(YOUR ASSIGNMENT): Range to output from the entries below: the line containing "2.56 | 3.3 |" through the line containing "2.39 | 3.01 |". Set it down exactly, ends included, nothing else.

(RECORD SET):
::::

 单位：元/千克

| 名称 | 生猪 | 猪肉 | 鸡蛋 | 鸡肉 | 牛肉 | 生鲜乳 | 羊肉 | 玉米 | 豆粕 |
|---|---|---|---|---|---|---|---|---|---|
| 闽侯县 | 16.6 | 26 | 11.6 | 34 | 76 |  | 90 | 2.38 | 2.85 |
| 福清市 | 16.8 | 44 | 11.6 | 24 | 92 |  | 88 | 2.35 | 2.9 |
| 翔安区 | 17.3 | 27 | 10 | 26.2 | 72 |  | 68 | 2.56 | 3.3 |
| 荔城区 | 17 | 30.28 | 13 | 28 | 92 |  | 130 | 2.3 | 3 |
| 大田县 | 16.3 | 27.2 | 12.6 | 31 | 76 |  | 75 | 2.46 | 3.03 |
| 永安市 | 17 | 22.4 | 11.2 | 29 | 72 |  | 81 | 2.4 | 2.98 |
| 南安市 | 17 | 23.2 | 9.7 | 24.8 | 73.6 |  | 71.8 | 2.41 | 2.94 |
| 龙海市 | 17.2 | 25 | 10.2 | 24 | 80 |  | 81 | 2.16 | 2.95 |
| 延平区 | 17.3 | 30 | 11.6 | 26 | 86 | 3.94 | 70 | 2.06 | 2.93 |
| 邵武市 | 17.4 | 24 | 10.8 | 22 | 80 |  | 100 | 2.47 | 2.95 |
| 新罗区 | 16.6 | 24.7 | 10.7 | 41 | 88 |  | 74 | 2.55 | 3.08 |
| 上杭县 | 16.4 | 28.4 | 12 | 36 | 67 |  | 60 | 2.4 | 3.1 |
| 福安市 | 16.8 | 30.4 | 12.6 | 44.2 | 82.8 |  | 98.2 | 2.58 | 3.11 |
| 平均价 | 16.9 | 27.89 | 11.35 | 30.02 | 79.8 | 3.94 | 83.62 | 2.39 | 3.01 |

::::

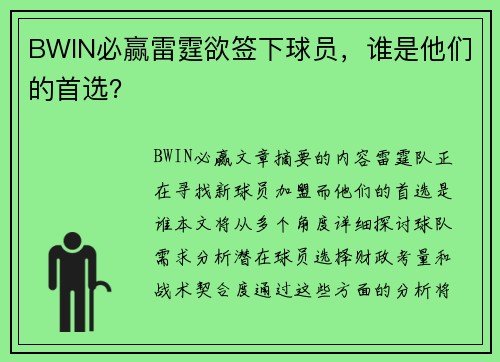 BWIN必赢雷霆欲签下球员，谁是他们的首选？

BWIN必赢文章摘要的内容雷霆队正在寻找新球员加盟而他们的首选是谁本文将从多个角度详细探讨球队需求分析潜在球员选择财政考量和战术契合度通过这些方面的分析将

::::

(RESULT BELOW):
| 翔安区 | 17.3 | 27 | 10 | 26.2 | 72 |  | 68 | 2.56 | 3.3 |
| 荔城区 | 17 | 30.28 | 13 | 28 | 92 |  | 130 | 2.3 | 3 |
| 大田县 | 16.3 | 27.2 | 12.6 | 31 | 76 |  | 75 | 2.46 | 3.03 |
| 永安市 | 17 | 22.4 | 11.2 | 29 | 72 |  | 81 | 2.4 | 2.98 |
| 南安市 | 17 | 23.2 | 9.7 | 24.8 | 73.6 |  | 71.8 | 2.41 | 2.94 |
| 龙海市 | 17.2 | 25 | 10.2 | 24 | 80 |  | 81 | 2.16 | 2.95 |
| 延平区 | 17.3 | 30 | 11.6 | 26 | 86 | 3.94 | 70 | 2.06 | 2.93 |
| 邵武市 | 17.4 | 24 | 10.8 | 22 | 80 |  | 100 | 2.47 | 2.95 |
| 新罗区 | 16.6 | 24.7 | 10.7 | 41 | 88 |  | 74 | 2.55 | 3.08 |
| 上杭县 | 16.4 | 28.4 | 12 | 36 | 67 |  | 60 | 2.4 | 3.1 |
| 福安市 | 16.8 | 30.4 | 12.6 | 44.2 | 82.8 |  | 98.2 | 2.58 | 3.11 |
| 平均价 | 16.9 | 27.89 | 11.35 | 30.02 | 79.8 | 3.94 | 83.62 | 2.39 | 3.01 |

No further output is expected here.